Houve uma prevista surpresa constituída por uma demonstração exímia de prestidigitação por um amigo da Pandora. No entanto, das surpresas que mais gostei foi das intervenções «espontâneas» da Blimunda e amiga Vanrose interpretando uma poesia contestatária, com um lote de incómodas «perguntas» finais e da leitura pelo Orca duma das suas sempre talentosas poesias. Foi dele, talvez, o melhor «clique» de tomada de consciência ao lembrar que esta comunidade, apesar da distância entre as respectivas residências, pode de repente ficar próxima e inter ajudar-se, se necessário.

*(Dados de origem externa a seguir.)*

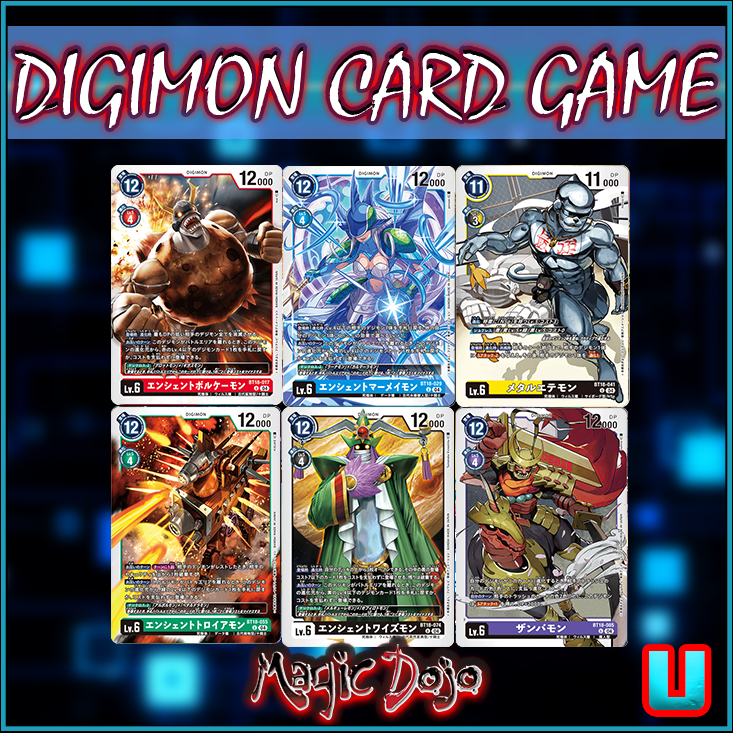 [ Digimon Card Game ] (BT-18) Single Card - Uncommon(U) - การ์ดเกม ดิจิมอน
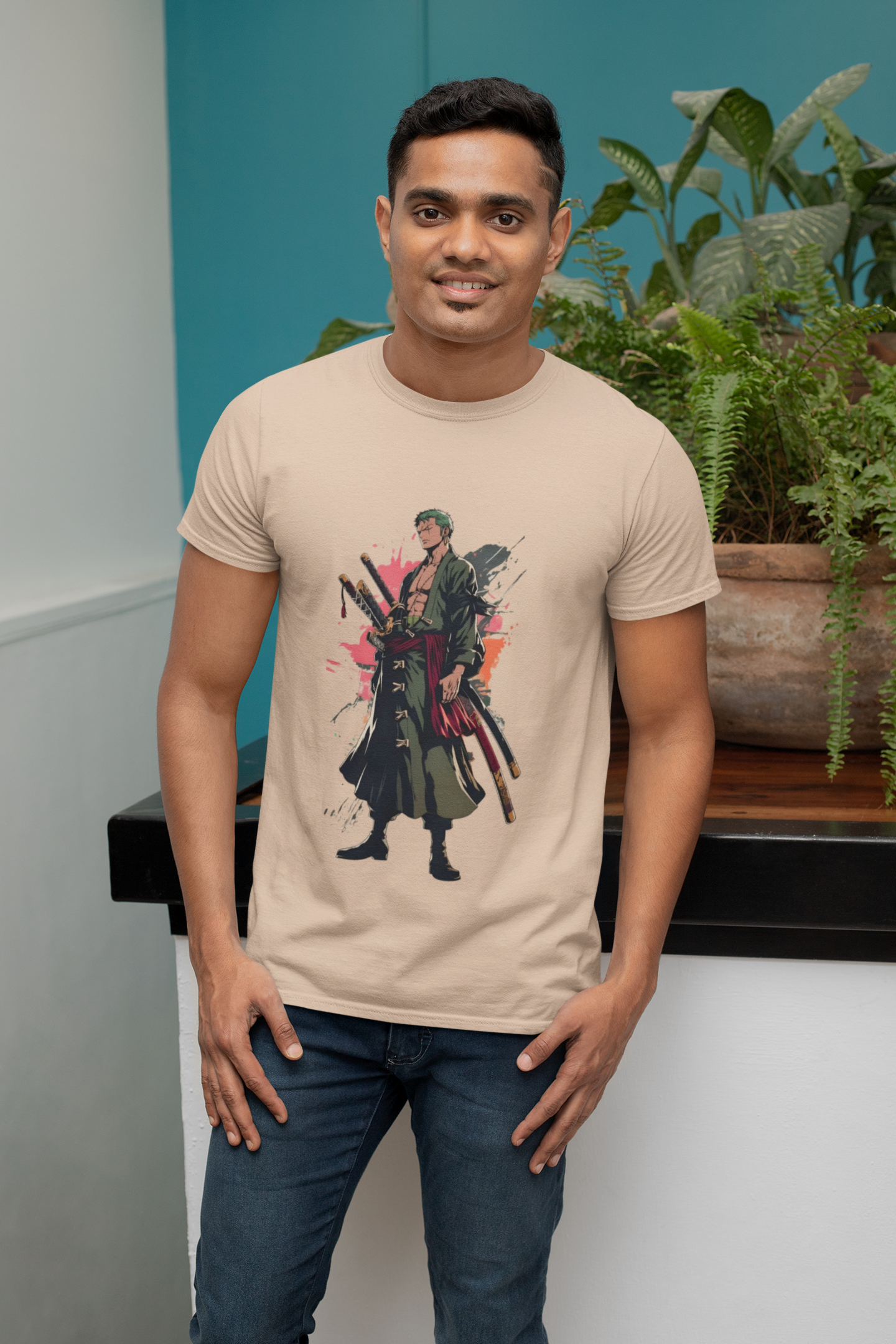 Anime Hub Crew T-Shirt - Zoro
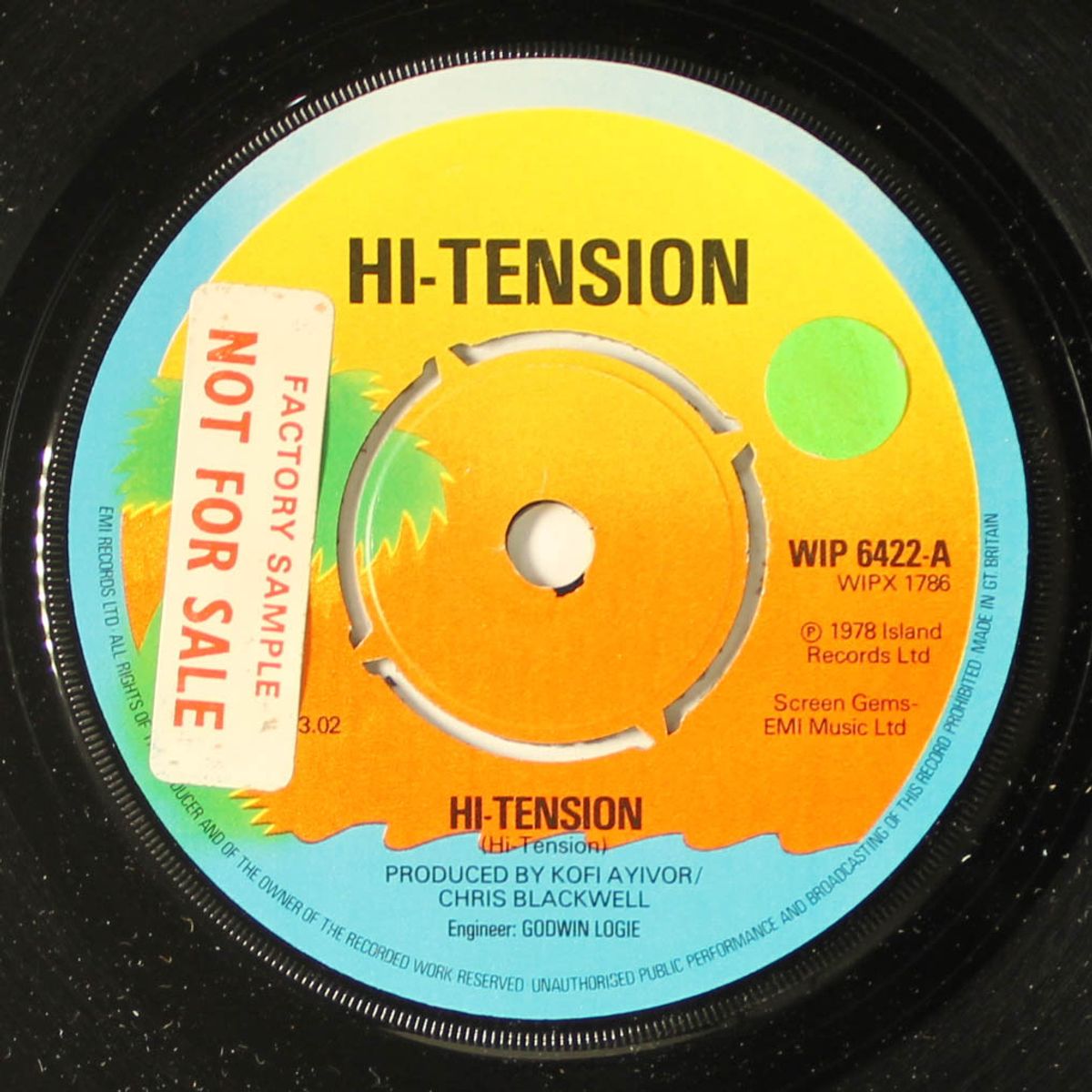 hi-tension / girl i betcha by HI-TENSION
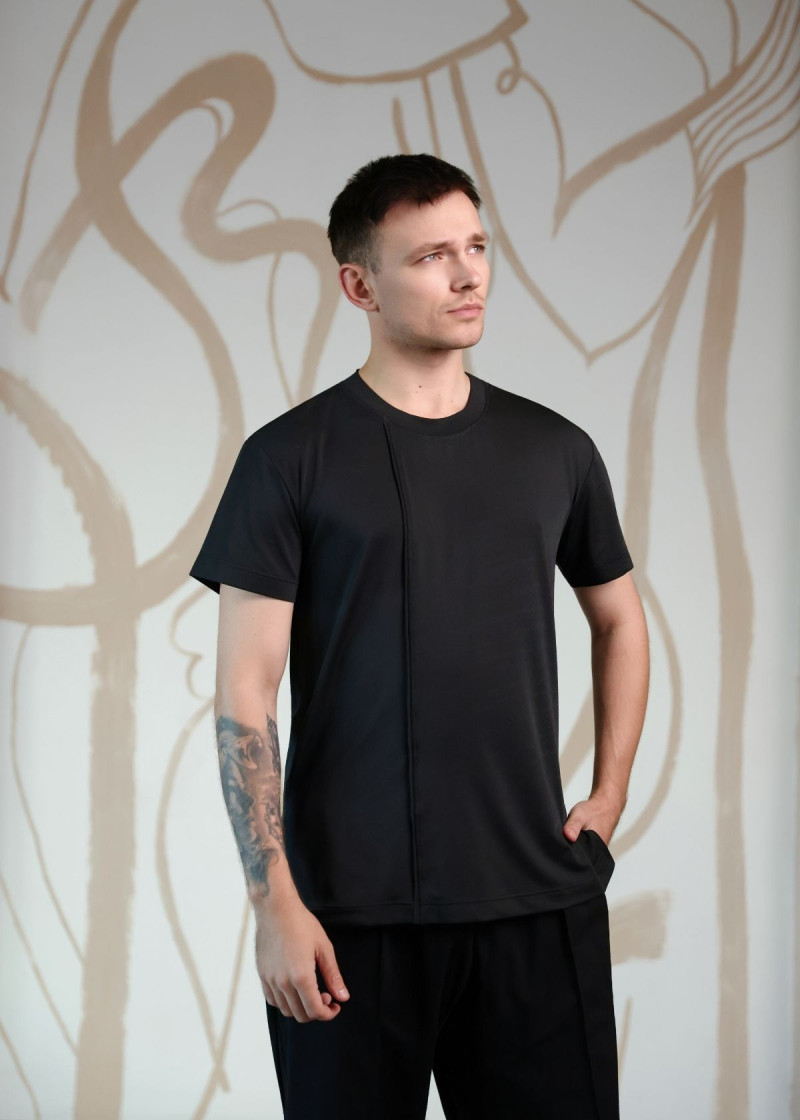 CONAN t-shirt by Grand Prix polyamide micro, black, L plus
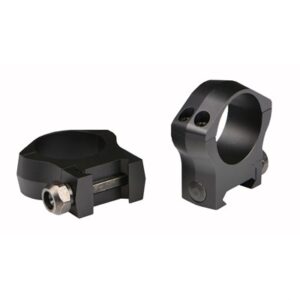 34MM LOW (0.945'') RINGS, BLACK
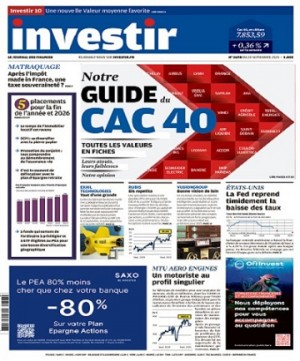 Investir - 20 Septembre 2025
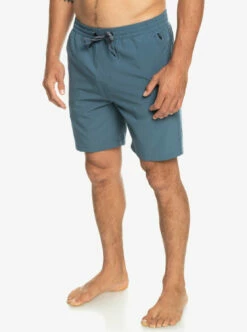 Quiksilver Mens Shorts Ocean Elastic 18" Amphibian -clothing shop eqyws03776 quiksilver w byg0 frt 2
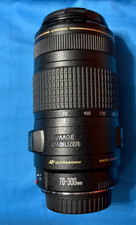 Canon EF 70-300mm f/4-5.6 IS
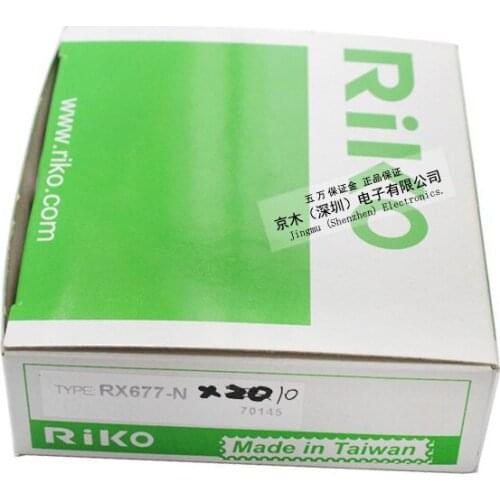 RX677-N photoelectric sensor groove type photoelectric switch connector type 6months warranty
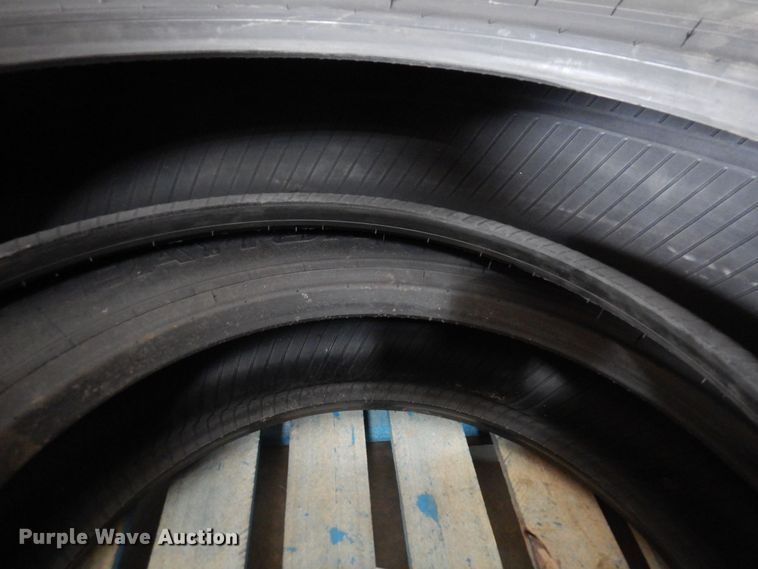 image for item DQ7299 (2) Constellation 255/70R22.5 tires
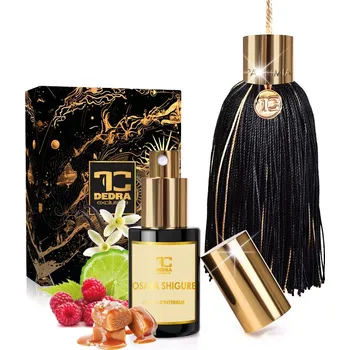 Vonný olej POMPON | luxusní vonný střapec s bytovým parfémem | OSAKA SHIGURE | PARFUMIA® 30 ml Dedra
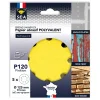 Castorama Papier Abrasif Corindon ø125 Mm Grain 120, Lot De 5 Service Clients Dédié 5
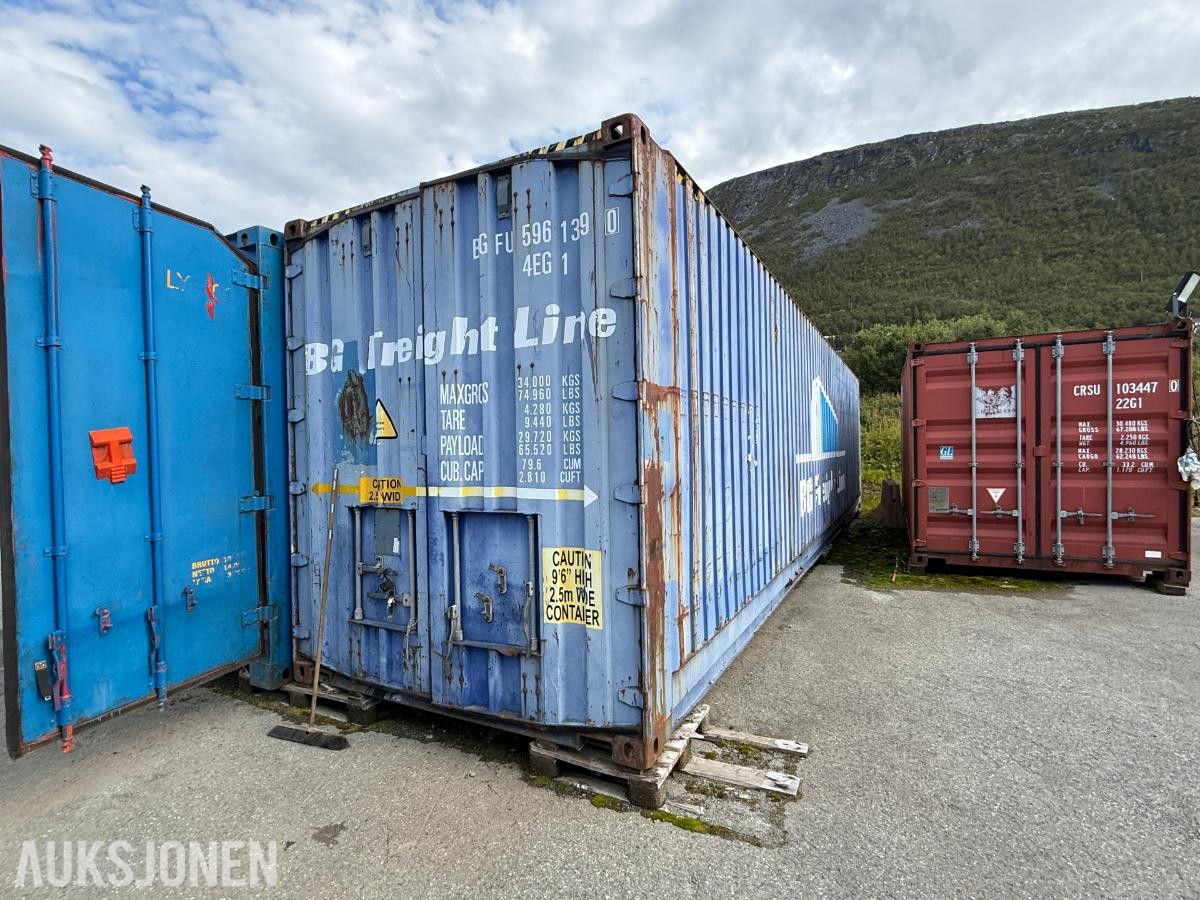 40 Fots container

Sei que a noite, para muitos, continuou noutro local, mas disso falarão eles.

Comments:
Pelas crónicas que tenho lido, parece ter sido muito agradavel. Tive pena de não poder estar presente.
E o Zeca, sempre cantou?
 
Grato pela referência, aqui fica um abraço... Penso, na verdade, que esta "comunidade" tem essa suprema virtude de ser uma real soma de indivíduos, sem lideranças mais ou menos iluminadas e sem massificações. E, ainda assim, uma comunidade. E, talvez por esse conjunto de características, um grupo de pessoas onde ser-se solidário tem uma espontaneidade raramente vista. Que assim se conserve por muito tempo! E que nós o possamos ir testemunhando.
 
O Zeca não cantou porque, embora tendo medo de que surgissem 46 violas, não apareceu nenhuma.:)
 
Foi óptimo.E mais ainda por se terem criado cumplicidades. Eu não conhecia a Blimunda e foi como se a conhecesse desde sempre. Abraço para ti.